Quando hai deciso di fondare la società ESG Boutique e per quale motivo?
Ho sempre fatto consulenza, ho iniziato nel 2010, prima come dipendente, poi ho perso il lavoro e sono diventata una consulente freelance. L’anno scorso ho deciso di costituire la mia impresa, che è una società boutique che si occupa di sostenibilità e diversità.
Faccio sempre lo stesso lavoro, però da una prospettiva diversa. Il motivo principale per cui ho deciso di restare indipendente per anni e poi di costituire la mia società è da ricondurre al fatto che mi sono resa conto di come in molte società di consulenza i dipendenti siano costretti a lavorare a ritmi eccessivi e abbiano pochi diritti.
Volevo continuare a fare il lavoro che amo, cioè accompagnare le grandi aziende in percorsi di sostenibilità e diversity, mantenendo i miei valori integri, senza rientrare in logiche di sfruttamento lavorativo, che è il paradosso di fare consulenza sui diritti umani.
Nel mio ultimo lavoro da dipendente dormivo una media di quattro ore a notte con l’obiettivo di performare. Se da un lato è importante realizzare i propri sogni lavorativi, dall’altro sentivo anche la necessità di rimanere fedele ai miei valori. Un’altra cosa che avrei voluto fare nella mia vita era advocacy a livello professionale.
A proposito di fare advocacy, sei anche la co-fondatrice di Young Women Network, come è nata l’associazione e quale è stato il tuo percorso al suo interno?
Young Women Network è la prima associazione in Italia dedicata al networking, mentoring ed empowerment delle giovani donne e nasce nel 2012. Mentre l’Associazione di Promozione Sociale Young Women Network nasce nel 2014 e ne sono stata presidente fino al 2020. L’obiettivo è valorizzare il ruolo delle giovani donne nella società e contribuire al superamento del divario di genere.
YWN è stata una grandissima esperienza in cui ho visto realizzarsi la creazione di progetti concreti di advocacy e in cui ho potuto portare il mio contributo come attivista. Dedicare il proprio tempo libero a una causa, mettendo la propria professionalità a disposizione, l’ho imparato durante il mio percorso in Amnesty.

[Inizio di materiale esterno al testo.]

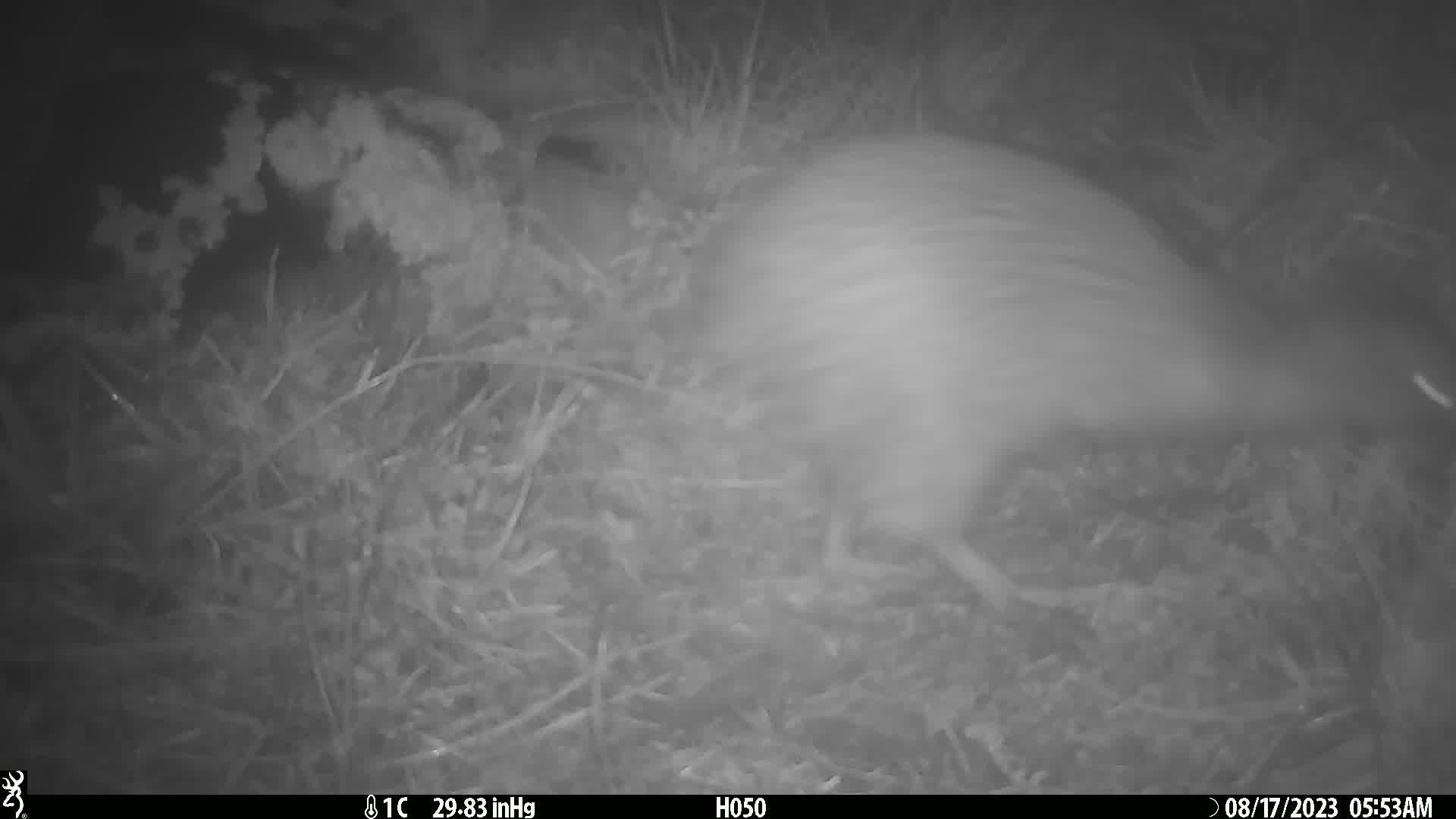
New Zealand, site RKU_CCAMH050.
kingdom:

Dopo questa esperienza ho deciso di fondare Human Rights International Corner, insieme ad altri professionisti e professioniste, con l’obiettivo di sensibilizzare gli enti pubblici, privati e la società civile sui Principi Guida delle Nazioni Unite su Imprese e Diritti Umani. Questa esposizione data dalle due organizzazioni ha fatto sì che io potessi essere invitata a far parte della delegazione italiana del G20, per poi trovare il coraggio di rispondere a una call internazionale relativa al Women 7.
Spostando l’attenzione sui green jobs, secondo l’OCSE dal 2011 al 2021 sono aumentati del 2%, dal 16% al 18%. L’Italia in Europa ha le quote più basse, insieme a Grecia e Spagna. Quale sarà secondo te il futuro dei lavori nella sostenibilità?

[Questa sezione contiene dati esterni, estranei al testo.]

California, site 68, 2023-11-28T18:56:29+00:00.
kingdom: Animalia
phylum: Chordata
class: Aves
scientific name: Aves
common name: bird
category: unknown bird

Fino a cinque anni fa tante aziende non erano interessate alla sostenibilità e hanno impiegato tempo per capire che fosse necessaria una divisione al suo interno interamente dedicata a questo aspetto. Sempre di recente si sta anche avvertendo la necessità di avere qualcuno all’interno dell’azienda che si occupi della diversity e che abbia un’apposita formazione, senza convertire le risorse di altri settori.
Io ho fatto un master sulla sostenibilità nel 2012 ed era la prima edizione del Master in Management della Bocconi in lingua inglese. Ora si chiama MASEM. L’ho fatto tre anni dopo dalla laurea perché era un investimento economico sostanzioso. All’epoca non avevo scelta, c’erano pochissime alternative. Adesso finalmente vedo che c’è l’opportunità di ricevere una formazione adeguata senza doversi per forza trasferire a Milano, che non è una città in cui tutte le persone possono permettersi di vivere o in cui vogliono vivere. Le aziende ora hanno bisogno di persone senior per fare formazione ma non ne trovano, perché queste persone sono ancora giovani e si stanno formando, visto che i corsi universitari ci sono da pochi anni.